Um zu versuchen, dem Fall auf den "Grund zu gehen" benötigte man, Namen, Gerichtsstand des Strafgerichtes um an die Akten zu kommen und hier insbesondere die Handakten des Oberstaatsanwaltes.

M. :winke:
 
@ursi

Richtig, das ist Spekulation. Die Staatsanwaltschaft ist weisungsgebunden. Den Oberstaatsanwalt hätte auch ein direkter Vorgesetzter oder via direkten Vorgesetzen (Generalstaatsanwalt, Reichsanwalt, RMfJ) bzw. irgend ein Machthaber in dem "informellem Machtgefüge" des 3. Reiches beauftragen können.

Um zu versuchen, dem Fall auf den "Grund zu gehen" benötigte man, Namen, Gerichtsstand des Strafgerichtes um an die Akten zu kommen und hier insbesondere die Handakten des Oberstaatsanwaltes.

Genau das habe ich natürlich versucht, leider ohne Erfolg. Die Gerichtsakten gelten als nicht auffindbar, bzw. befinden sich wohl im großen Fundus bislang unsortierten Archivmaterials, so dass das Warten darauf eine langwierige Angelegenheit werden könnte...
Das war zumindest der Stand der Dinge, als ich mich für meine Doktorarbeit intensiv mit der Recherche beschäftigt habe, und das war vor mittlerweile vier Jahren. Mir sind da zwei Kinder dazwischengekommen ;-) Also versuche ich zur Zeit, endlich fertigzubringen, was ich mit so viel Mühe begonnen habe, zumal ich fast alles habe. Nochmals durch die Archive tigern schaffe ich einfach nicht.

Zu den Namen: Der Generalstaatsanwalt beim LG Berlin hieß Dr. Melle Seebens und war nicht gerade für seine Nachgiebigkeit bekannt (s. auch sein Kommentar zum Ablehnung des Gnadengesuches), das zumindest laut dem Wenigen, das ich über ihn finden konnte.
Der Oberstaatsanwalt hieß Dr. Karl Burchardi, und über ihn habe ich leider noch weniger.
 
Genau das habe ich natürlich versucht, leider ohne Erfolg. Die Gerichtsakten gelten als nicht auffindbar, bzw. befinden sich wohl im großen Fundus bislang unsortierten Archivmaterials, so dass das Warten darauf eine langwierige Angelegenheit werden könnte...
Das war zumindest der Stand der Dinge, als ich mich für meine Doktorarbeit intensiv mit der Recherche beschäftigt habe, und das war vor mittlerweile vier Jahren. Mir sind da zwei Kinder dazwischengekommen ;-) Also versuche ich zur Zeit, endlich fertigzubringen, was ich mit so viel Mühe begonnen habe, zumal ich fast alles habe. Nochmals durch die Archive tigern schaffe ich einfach nicht.

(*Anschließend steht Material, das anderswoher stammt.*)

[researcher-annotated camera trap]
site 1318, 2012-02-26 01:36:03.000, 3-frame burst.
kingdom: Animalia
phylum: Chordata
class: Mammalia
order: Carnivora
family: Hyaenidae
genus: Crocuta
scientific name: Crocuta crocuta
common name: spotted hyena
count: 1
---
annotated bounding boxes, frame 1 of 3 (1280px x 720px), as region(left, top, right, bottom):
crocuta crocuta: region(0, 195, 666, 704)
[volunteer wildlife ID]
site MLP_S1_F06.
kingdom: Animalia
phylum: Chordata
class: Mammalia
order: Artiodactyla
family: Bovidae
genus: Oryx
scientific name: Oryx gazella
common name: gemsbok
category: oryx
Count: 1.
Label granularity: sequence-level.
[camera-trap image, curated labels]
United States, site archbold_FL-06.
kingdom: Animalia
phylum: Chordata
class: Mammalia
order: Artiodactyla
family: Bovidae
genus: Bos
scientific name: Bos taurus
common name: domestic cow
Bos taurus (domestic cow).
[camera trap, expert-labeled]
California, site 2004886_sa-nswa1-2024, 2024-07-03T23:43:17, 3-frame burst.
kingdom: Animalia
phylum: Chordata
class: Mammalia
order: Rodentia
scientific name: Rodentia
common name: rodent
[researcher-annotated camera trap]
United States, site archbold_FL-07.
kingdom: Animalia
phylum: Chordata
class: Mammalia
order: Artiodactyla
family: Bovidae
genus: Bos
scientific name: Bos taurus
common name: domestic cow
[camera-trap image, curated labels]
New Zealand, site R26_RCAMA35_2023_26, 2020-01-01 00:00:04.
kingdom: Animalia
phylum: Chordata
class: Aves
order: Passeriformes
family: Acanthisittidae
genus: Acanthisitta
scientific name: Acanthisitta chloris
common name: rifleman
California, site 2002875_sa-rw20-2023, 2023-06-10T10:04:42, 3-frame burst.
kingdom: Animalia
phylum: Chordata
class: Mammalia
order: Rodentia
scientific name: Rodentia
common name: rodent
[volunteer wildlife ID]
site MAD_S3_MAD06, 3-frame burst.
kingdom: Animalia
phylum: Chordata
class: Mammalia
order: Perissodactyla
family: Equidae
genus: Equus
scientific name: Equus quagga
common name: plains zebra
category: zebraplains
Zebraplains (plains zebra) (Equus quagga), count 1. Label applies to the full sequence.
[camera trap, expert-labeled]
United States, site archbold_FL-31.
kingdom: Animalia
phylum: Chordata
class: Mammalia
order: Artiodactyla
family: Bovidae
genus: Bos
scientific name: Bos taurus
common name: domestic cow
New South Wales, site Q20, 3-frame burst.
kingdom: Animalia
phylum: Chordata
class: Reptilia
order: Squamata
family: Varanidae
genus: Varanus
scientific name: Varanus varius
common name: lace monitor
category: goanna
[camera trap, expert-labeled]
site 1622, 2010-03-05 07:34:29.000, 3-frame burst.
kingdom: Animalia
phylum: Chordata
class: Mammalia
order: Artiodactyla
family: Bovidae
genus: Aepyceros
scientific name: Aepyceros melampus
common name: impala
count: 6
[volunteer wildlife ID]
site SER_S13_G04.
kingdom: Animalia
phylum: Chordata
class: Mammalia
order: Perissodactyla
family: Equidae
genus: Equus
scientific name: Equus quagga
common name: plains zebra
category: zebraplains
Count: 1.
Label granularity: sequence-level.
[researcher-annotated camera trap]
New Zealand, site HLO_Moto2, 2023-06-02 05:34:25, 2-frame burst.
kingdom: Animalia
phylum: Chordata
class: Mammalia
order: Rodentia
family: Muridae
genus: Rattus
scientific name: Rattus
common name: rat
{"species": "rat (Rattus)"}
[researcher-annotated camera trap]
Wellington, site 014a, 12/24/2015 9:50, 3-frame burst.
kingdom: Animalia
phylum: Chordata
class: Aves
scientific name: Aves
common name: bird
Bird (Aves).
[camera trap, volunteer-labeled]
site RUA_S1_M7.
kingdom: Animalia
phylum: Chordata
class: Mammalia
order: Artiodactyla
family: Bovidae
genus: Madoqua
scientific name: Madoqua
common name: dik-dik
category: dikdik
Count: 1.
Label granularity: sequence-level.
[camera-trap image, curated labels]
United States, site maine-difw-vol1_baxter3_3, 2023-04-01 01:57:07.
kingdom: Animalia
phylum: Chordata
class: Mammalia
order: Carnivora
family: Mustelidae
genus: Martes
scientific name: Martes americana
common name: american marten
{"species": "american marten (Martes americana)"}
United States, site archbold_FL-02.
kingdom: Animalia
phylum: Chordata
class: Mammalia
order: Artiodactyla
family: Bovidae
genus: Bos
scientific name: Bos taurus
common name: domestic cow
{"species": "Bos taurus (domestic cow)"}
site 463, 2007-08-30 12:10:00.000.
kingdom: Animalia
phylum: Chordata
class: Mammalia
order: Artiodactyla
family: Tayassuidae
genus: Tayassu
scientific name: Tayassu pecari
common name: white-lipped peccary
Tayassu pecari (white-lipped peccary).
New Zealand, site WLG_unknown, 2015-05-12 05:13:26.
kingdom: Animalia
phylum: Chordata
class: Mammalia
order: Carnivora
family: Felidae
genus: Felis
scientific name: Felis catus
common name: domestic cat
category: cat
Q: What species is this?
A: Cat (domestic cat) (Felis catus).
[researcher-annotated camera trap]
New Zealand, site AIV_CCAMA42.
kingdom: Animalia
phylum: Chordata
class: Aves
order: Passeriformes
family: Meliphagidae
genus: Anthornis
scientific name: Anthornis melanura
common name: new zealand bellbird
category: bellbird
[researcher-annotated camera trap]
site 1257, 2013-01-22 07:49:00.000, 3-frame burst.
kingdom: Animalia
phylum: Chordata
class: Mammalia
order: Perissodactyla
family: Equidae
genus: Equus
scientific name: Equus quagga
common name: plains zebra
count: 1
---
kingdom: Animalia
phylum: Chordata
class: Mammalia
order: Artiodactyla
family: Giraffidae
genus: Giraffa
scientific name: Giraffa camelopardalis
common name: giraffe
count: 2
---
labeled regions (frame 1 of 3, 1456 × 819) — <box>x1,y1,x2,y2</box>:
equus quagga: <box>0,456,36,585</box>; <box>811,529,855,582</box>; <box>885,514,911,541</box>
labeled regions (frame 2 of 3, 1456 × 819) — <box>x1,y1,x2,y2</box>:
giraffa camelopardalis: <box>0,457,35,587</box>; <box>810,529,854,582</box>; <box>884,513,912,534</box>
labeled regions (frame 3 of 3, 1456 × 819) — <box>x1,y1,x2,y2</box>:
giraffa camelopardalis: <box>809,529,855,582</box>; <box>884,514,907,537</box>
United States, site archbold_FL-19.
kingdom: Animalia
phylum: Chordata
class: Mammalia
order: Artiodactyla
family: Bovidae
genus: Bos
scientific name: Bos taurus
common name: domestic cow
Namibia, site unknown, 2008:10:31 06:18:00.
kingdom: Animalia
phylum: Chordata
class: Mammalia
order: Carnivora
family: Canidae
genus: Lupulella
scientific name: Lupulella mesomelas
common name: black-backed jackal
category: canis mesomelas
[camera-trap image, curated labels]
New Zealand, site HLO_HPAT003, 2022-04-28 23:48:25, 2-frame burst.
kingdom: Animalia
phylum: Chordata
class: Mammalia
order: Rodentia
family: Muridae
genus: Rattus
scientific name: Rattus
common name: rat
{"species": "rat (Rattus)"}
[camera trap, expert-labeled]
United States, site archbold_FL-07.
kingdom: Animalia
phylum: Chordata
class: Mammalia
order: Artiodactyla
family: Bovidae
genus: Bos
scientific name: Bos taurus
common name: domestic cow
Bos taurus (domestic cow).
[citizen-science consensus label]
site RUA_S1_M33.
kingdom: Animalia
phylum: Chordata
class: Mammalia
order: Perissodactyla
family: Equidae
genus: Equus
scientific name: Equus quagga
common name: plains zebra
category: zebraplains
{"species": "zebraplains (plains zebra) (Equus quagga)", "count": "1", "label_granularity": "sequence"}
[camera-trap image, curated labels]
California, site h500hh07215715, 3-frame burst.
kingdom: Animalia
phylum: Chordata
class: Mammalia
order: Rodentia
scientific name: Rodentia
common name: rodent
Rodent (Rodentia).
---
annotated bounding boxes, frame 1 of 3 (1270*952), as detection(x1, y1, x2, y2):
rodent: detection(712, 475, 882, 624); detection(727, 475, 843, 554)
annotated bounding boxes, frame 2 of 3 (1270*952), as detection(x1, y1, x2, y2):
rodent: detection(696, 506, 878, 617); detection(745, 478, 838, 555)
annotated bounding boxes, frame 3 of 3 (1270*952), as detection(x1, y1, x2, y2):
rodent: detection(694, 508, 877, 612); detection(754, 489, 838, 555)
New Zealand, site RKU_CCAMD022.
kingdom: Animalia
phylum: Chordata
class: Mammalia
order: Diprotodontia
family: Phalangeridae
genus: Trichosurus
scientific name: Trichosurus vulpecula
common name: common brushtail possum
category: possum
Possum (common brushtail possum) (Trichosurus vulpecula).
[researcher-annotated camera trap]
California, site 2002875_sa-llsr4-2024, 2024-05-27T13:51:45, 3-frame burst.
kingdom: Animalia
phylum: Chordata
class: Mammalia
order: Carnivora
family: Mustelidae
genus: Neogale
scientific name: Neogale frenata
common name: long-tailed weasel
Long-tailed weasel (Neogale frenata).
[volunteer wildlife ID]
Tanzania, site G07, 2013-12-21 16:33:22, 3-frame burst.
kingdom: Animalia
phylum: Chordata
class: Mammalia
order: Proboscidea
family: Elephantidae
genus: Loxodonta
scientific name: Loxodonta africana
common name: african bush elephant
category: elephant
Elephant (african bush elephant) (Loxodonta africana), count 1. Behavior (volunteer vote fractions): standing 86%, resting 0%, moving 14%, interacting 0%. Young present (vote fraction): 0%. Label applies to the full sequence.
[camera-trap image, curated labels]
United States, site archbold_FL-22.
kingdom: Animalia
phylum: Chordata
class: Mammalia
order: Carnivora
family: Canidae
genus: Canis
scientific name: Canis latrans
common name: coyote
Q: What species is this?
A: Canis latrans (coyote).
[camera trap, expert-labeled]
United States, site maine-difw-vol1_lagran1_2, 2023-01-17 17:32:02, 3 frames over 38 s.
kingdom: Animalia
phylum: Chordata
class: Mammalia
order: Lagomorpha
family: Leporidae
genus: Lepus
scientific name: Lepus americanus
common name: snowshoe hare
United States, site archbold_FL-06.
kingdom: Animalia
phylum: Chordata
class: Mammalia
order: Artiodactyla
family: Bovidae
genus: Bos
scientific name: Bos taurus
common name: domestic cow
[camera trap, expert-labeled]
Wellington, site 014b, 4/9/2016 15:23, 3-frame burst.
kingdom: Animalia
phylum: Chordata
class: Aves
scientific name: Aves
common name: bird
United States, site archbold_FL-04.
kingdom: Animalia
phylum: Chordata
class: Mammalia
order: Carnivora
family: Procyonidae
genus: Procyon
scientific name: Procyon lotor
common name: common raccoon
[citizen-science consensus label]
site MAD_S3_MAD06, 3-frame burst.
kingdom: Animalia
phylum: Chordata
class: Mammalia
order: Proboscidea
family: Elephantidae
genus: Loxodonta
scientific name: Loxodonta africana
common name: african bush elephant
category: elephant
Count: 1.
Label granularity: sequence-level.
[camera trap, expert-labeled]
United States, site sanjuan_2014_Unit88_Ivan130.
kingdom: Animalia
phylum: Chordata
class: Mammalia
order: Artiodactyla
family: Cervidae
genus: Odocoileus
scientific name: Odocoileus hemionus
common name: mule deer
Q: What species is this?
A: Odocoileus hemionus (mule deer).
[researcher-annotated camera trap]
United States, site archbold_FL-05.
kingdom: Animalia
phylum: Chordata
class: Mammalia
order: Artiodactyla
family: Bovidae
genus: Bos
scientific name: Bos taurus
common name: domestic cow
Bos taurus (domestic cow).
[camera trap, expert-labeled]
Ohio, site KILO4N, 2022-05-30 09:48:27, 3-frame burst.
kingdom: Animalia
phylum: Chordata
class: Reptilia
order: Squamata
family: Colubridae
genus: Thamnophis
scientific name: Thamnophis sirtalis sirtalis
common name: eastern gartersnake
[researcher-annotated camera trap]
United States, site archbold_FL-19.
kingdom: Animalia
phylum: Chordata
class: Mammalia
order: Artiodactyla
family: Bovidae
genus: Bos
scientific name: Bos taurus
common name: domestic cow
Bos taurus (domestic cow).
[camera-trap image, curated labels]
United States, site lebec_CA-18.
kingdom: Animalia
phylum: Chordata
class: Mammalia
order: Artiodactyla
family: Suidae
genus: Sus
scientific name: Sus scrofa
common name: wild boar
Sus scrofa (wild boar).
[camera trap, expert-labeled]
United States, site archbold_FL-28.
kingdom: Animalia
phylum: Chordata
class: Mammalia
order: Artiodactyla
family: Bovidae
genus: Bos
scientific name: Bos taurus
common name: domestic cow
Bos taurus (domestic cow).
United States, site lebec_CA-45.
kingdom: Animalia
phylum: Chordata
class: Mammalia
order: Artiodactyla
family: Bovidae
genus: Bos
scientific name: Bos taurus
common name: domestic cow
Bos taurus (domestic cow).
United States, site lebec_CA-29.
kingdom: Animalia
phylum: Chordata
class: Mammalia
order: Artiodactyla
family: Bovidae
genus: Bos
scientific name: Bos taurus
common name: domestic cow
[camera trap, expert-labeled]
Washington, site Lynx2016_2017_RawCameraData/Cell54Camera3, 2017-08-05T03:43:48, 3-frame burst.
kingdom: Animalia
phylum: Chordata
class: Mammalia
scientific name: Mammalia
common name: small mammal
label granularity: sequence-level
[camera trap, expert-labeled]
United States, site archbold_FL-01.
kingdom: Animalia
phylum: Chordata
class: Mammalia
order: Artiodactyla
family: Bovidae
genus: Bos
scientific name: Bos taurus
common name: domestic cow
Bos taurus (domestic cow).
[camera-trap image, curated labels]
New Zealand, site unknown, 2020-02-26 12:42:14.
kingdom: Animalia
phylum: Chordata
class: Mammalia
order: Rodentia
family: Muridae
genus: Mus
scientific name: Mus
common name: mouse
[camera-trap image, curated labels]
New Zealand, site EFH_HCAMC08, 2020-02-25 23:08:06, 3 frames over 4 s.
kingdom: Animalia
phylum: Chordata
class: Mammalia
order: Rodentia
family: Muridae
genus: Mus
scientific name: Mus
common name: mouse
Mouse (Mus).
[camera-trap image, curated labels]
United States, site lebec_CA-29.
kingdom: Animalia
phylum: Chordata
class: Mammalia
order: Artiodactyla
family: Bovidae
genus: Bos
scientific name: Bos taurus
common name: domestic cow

Zu den Namen: Der Generalstaatsanwalt beim LG Berlin hieß Dr. Melle Seebens und war nicht gerade für seine Nachgiebigkeit bekannt (s. auch sein Kommentar zum Ablehnung des Gnadengesuches), das zumindest laut dem Wenigen, das ich über ihn finden konnte.
Der Oberstaatsanwalt hieß Dr. Karl Burchardi, und über ihn habe ich leider noch weniger.


@wippsteert

So schlecht ist die Überlieferungssituation gar nicht.

Ich habe im Landesarchiv Berlin mal kurz recherchiert. Die Akten der Generalstaatsanwaltschaft findest Du in Tektonikgruppe A, die Findbücher sind:

A Rep 358
A Rep 358-01 (1919-1933)
A Rep 358-02 (1933-1945)

Die Bestandsablage ist nach den Namen der Beschuldigten geordnet, so es Handakten gibt, sind diese ebenfalls bei den Ermittlungsakten.

Wenn Du in Tektonikgruppe B schaust, die Namen der Staatsanwälte kennst Du ja und Du via altem Telefonbuch die Anschrift der Staatsanwälte ermittelt hast, findest in dieser Tektonikgruppe die Unterlagen der Spruchkammern, geordnet nach Berliner Bezirken. Vllt. findest Du die Akten der entsprechenden Verfahren gegen die beiden Staatsanwälte.

Landesarchiv Berlin

M. :winke:
 
Waren Nazi- Offizielle, z. B. auch Staatsanwälte, empfänglich für Bestechung ...
Da lohnt sich m. E. eine Differenzierung: Ein Staatsanwalt ist - auch im Nazi-Staat - in erster Linie Beamter und nicht "Nazi-Offizieller".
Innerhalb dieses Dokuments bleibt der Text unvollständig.